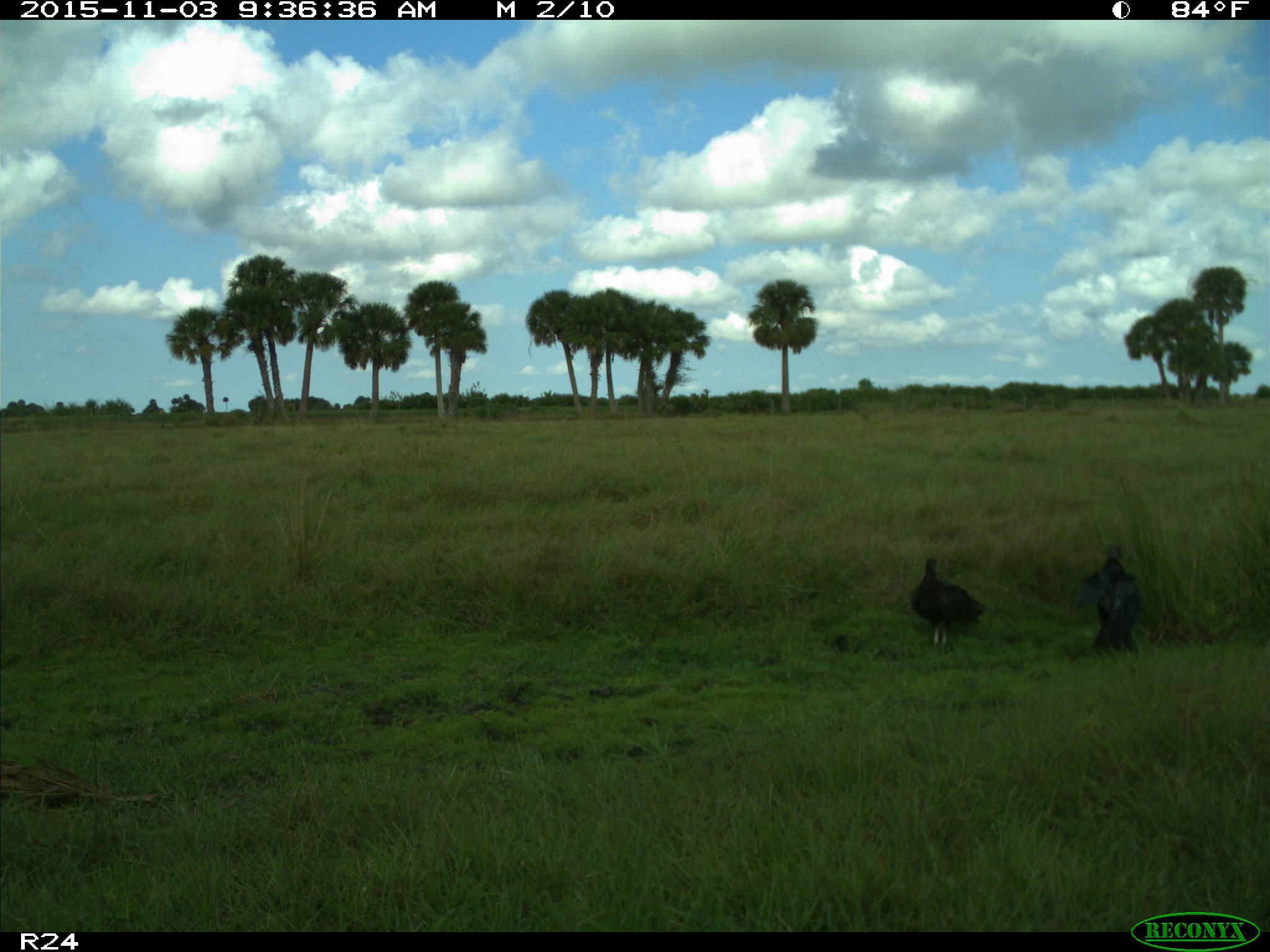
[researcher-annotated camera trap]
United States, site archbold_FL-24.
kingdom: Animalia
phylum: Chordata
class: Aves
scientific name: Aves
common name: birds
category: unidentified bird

# # #

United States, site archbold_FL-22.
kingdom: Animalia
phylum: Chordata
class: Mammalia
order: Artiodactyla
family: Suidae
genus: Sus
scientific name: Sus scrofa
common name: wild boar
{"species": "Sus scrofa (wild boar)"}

# # #

→ **WHAT YOU HAVE TO DO**: Your answer should consist solely of the lines above from the line with "[researcher-annotated camera trap]" to the line with "category: unidentified bird", both included, reproduced exactly.

→ **RESPONSE**:
[researcher-annotated camera trap]
United States, site archbold_FL-24.
kingdom: Animalia
phylum: Chordata
class: Aves
scientific name: Aves
common name: birds
category: unidentified bird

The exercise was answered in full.